Conservative Florida radio host, Marc Bernier, died recently. That’s how it should read, but the article declares from the get-go that Bernier, who was an anti-vaxxer, died of COVID.
Marc Bernier, a talk radio host in Daytona Beach for 30 years, died after a three-week battle with COVID-19, WNDB and Southern Stone Communications announced on Twitter Saturday night.
But how can the reader know that? I say prove it. Does the author of the piece, Mark Harper of the Daytona Beach News-Journal, post a copy of the death certificate? Was an autopsy done? The author doesn't say. So the piece is not an investigative piece, but instead a propaganda piece that you can find from two dozen or more other news outlets.
We learn that he was hospitalized because of COVID but you can’t presume that it was COVID that killed him. So instead of doing even the slightest dive on what killed him, Harper instead puts at the heart of the article Marc Bernier's political position on vaccines,
He also was an outspoken opponent of vaccinations.
Shamelessly, Harper is using Bernier's convictions about health to make him out to be a man who died because of some conspiracy theory that vaccines are dangerous. This is the politics driving the COVID narrative, and Mark Harper, and his editors, make sure that he does not meander too far off of the reservation.
The message of the article is, "Isn't it a tragedy that he let his conspiratorial beliefs get in the way of life-saving vaccines?" It's also designed to suggest how naive conservatives are.

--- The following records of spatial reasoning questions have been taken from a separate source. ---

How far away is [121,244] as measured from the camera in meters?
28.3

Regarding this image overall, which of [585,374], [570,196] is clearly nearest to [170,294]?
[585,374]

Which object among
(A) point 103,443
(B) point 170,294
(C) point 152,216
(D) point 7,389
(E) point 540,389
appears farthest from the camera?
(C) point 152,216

The piece sticks to the narrative that it was COVID that killed Bernier. But did it? Harper writes,
Prior to the news that Bernier had succumbed to his illness, The News-Journal interviewed several other friends, colleagues, and listeners.

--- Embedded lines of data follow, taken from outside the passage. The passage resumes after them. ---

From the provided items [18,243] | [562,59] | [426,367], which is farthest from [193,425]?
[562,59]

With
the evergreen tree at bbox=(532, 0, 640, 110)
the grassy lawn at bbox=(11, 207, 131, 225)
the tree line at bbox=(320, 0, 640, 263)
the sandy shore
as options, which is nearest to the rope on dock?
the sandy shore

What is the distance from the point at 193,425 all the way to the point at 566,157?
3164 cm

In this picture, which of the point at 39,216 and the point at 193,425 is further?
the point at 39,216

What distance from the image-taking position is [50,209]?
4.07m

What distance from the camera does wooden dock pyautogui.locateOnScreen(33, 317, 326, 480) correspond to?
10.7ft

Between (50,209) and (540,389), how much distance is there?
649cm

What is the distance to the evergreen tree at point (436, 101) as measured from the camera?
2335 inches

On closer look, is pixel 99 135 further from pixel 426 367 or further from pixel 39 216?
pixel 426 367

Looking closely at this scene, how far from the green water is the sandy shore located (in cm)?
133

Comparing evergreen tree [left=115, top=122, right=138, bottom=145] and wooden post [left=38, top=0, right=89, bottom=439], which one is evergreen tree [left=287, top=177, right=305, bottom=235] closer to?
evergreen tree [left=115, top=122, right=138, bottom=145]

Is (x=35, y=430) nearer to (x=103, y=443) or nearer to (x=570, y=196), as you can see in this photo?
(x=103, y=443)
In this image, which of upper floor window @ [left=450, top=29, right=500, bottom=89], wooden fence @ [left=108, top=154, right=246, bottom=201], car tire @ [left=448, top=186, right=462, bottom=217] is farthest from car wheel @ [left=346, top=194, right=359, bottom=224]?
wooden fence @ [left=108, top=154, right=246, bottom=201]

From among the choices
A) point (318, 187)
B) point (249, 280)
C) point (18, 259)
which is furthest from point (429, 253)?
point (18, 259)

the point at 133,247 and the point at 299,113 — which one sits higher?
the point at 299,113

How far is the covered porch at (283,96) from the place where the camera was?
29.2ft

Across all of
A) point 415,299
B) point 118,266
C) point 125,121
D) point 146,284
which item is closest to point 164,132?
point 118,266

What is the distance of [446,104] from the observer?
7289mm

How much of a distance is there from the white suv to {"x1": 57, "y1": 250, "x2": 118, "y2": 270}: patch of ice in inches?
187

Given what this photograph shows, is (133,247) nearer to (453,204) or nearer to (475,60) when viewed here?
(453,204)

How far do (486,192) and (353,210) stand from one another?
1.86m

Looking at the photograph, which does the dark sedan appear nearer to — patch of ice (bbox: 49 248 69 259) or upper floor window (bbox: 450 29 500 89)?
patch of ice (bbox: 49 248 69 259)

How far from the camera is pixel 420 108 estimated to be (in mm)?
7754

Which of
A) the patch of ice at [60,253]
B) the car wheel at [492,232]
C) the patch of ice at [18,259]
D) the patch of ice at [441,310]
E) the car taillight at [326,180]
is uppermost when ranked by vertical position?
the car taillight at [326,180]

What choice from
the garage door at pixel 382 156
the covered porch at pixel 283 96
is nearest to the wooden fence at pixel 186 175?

So this eulogy of sorts turns into a hit piece on Bernier. The fact that he's a talk radio host, the hit is against free speech. How dare he have convictions of health that challenge vaccines!
The piece attacks his politics: he's a conservative.
The piece attacks choice. Is it not okay to try some other treatment besides vaccines?
". . . succumbed to his illness"? Was it the illness or the treatment that killed him? The effects of his hospital treatment are nowhere near the margins of the article. In today’s politically charged pandemic where hospitals are incentivized to claim every death a COVID death, one ought to be a little curious if not suspicious of the causes of death coming out of hospitals. We're certainly made to feel sorry for hospitals and their staff due to being "overwhelmed." That, too, is a lie.
There is a misconception about how hospitals work. They are often near or at capacity, this is by design to maximize cost margins.
— Amy Bee the Phoenix (@AmyBeePhoenix) August 17, 2021
This does not mean they are overwhelmed. Surge capacity is built into their model. https://t.co/lO63DQemeY
What is important to know is that it is the CDC that dictates hospital protocol for treating COVID patients around the country. What this means is that patients will receive whatever treatment for COVID that the CDC dictates. No alternative remedies are allowed to be tried while a patient is hospitalized. So what are the COVID protocols for hospitalized patients? What medicines are approved? The FDA has approved
. . . the antiviral drug Veklury (remdesivir) for adults and certain pediatric patients with COVID-19 who are sick enough to need hospitalization. Veklury should only be administered in a hospital or in a health care setting capable of providing acute care comparable to inpatient hospital care.
There's just one problem with that, meaning Remdesivir: it doesn't work to prevent death. LiveScience explains that
The antiviral drug remdesivir does not reduce deaths among COVID-19 patients, as compared with standard care, according to the results of a large, international trial.
Clearly, the FDA is not a reliable source of information when it comes to treating your illness. And why would it be given the fact that the FDA receives upwards of 70% of its drug regulatory budget from the companies it is supposed to regulate? The FDA offers up other treatments, like monoclonal antibody treatments, equally ineffective, if for no other reason to highlight their default recommendations of vaccines,
This product [meaning monoclonal antibody treatment] is not a substitute for vaccination against COVID-19
. . . as though the vaccines are the premier option for you in your time of need. But you have more effective options. Intravenous vitamin C to start, but hospitals don't do that because the CDC does not approve vitamin C, or zinc or vitamin D, as a preventative of COVID. No. Only the FDA's approved list or their unapproved list, like their EUA drugs. Talk about your cartel.
The point is that when you read a headline or an article that states that the patient died of COVID, look a little closer.